There is a bit of a grey area around combinations / passwords. This is largely due to prosecutors abusing your unwillingness to give them unfettered access to something as being parleyed into some kind of claim of guilt. That's what the Fifth Amendment addresses--your lack of a statement cannot be construed as a claim of guilt. This started with a dissent from the Supreme Court that mentioned that giving up the combination to a lock amounted to testimony that you had access to what it protects. It's similar to a different case where the prosecution subpoenaed "all of the papers that apply to " and the 5th was upheld as saying evaluating which papers were submitted papers would be tantamount to asking for testimony that some of the stuff was illegal. That fine line between testimony and your duty to comply with the collection of evidence by authorities is something best discussed with a lawyer, because it is not a silver bullet.
I believe that your unconventional take on copyright law isn't likely to get you anywhere.
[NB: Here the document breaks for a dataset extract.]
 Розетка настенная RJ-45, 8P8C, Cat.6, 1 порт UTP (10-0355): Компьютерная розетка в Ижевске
You're effectively claiming that Copyright Law puts you in a 'guilty until proven innocent' which is, more precisely, claiming a violation of due process. This blanket claim has never been supported by a court, mostly because Courts don't share your interpretation of Due Process or Property Law in general.
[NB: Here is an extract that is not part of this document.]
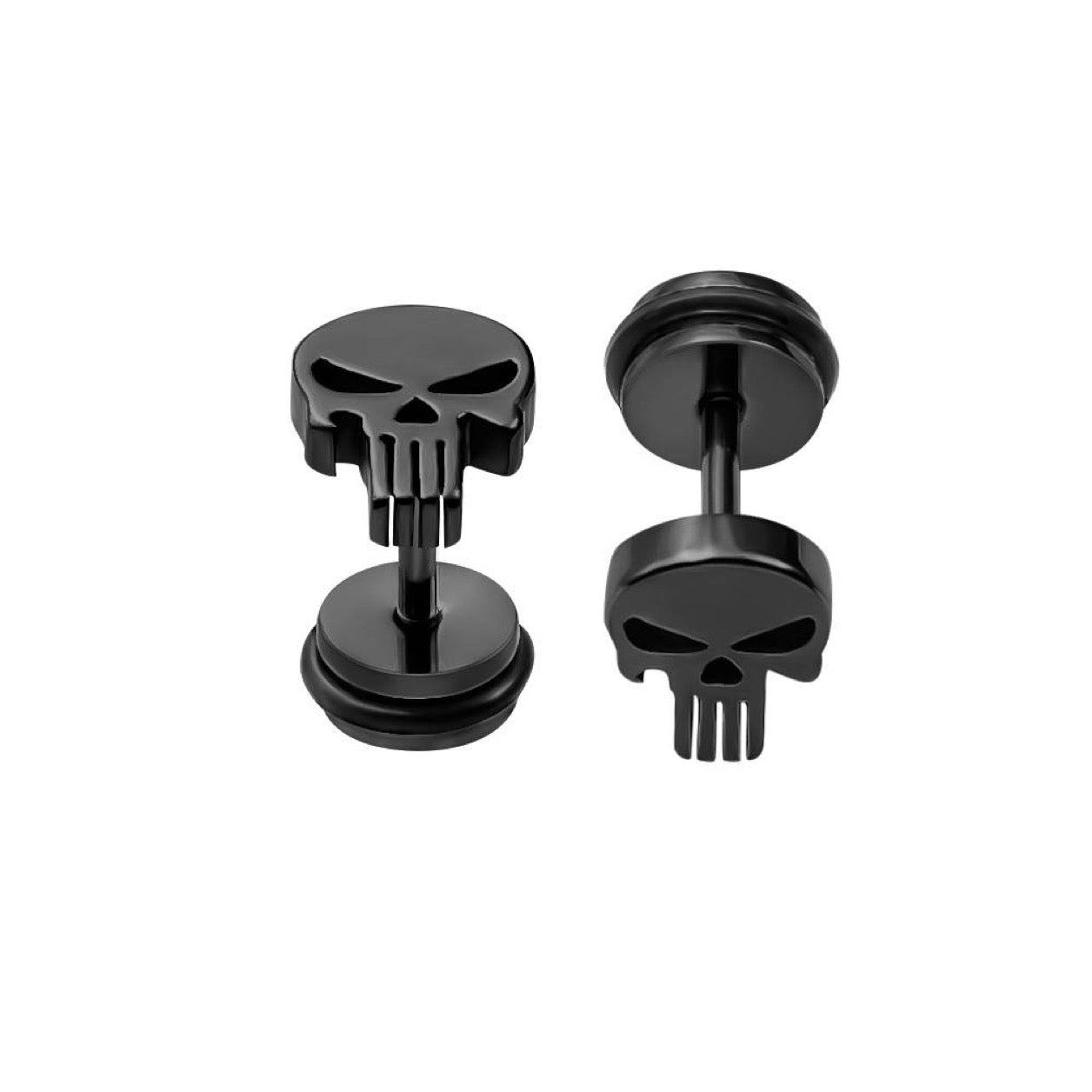 SKULL BLACK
Consider by analogy that you're found in possession of someone else's car. It's legally registered to them. You're found in possession of it. You're allowed a defense. If you don't make the case, you're guilty. How is the copyright case any different? While I'm quite sympathetic that possession of a car is different because you can't flawlessly duplicate a car, I don't know that it addresses the fundamental fact that you possess it and you can't substantiate permission to have it. That's not so much a claim that the possession didn't happen but rather that it's so easy to do that the concept of possession is meaningless.
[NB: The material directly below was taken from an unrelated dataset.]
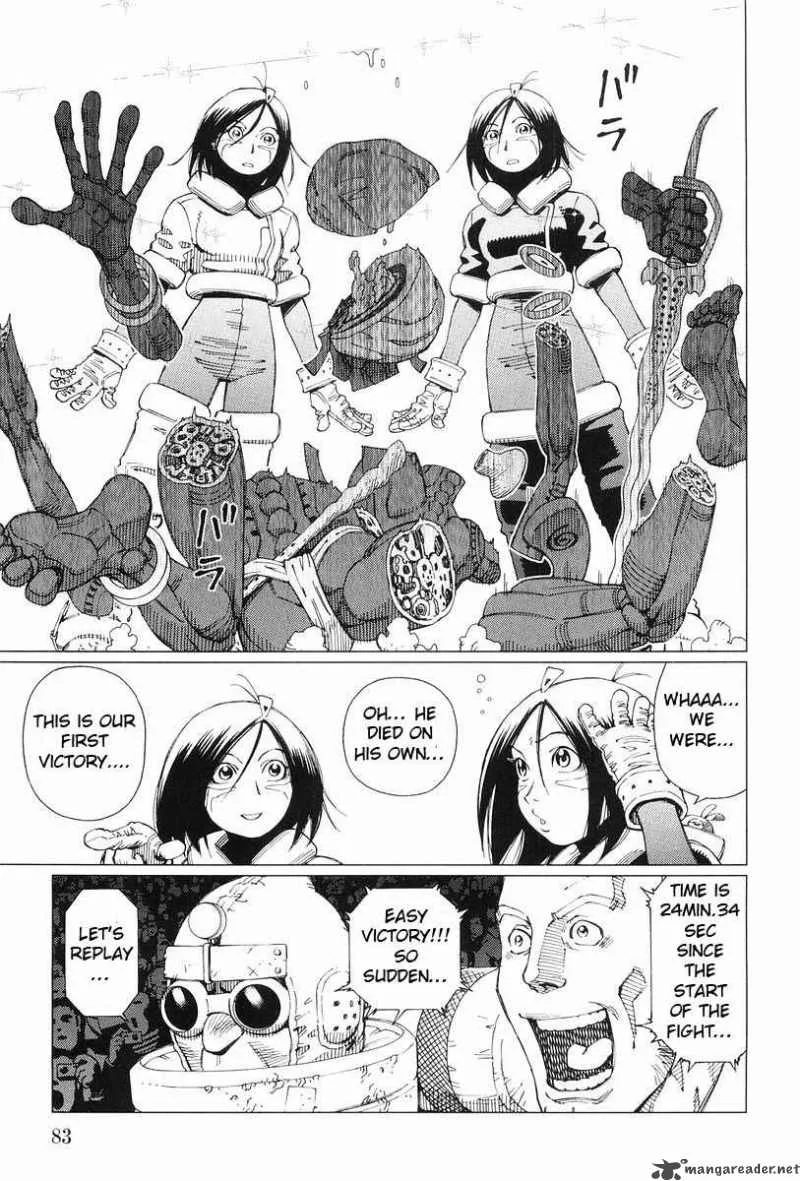 Battle Angel Alita Last Order Chapter 40 page 14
Less abstractly, a real case comes with real context that often prevents it from hinging on anything even half that abstract. Your claim that you can't prove purchase exists among a sea of verifiable facts. How much other possibly pirated software lives along with it? How is it packaged? Is there any evidence that you downloaded it from a site that pirates software? Can you show bank records of a purchase that's roughly the right amount? None of this stuff lives in a vacuum. There comes a point where there's enough context to convict you.
Circumstantial evidence isn't, by itself, prohibited. Judges largely exist to navigate this sort of thing. Outright defying otherwise legal warrants to gather the evidence to convict or exonerate you harms your case. Compelling you to say "I stole software" is illegal. Compelling you to allow search of your garage containing a half-a-dozen cars that aren't registered to you is not.
The simplest legal defenses are often the best. I think you'd get more traction out of the Fifth Amendment defense by itself than trolling Copyright Law. As a matter of law, I'd expect a judge to just blink a few times and call that defense irrelevant. More precisely, your opinions about Copyright Law aside, trolling the judge is always a bad idea, because (other than your lawyer) the judge is the only other person in the Court room who has a duty to protect you--and they're the last line of defense at that.
Thank you. I appreciate the compliment even more than the link.
You're quite welcome.
The absent ones are always at fault.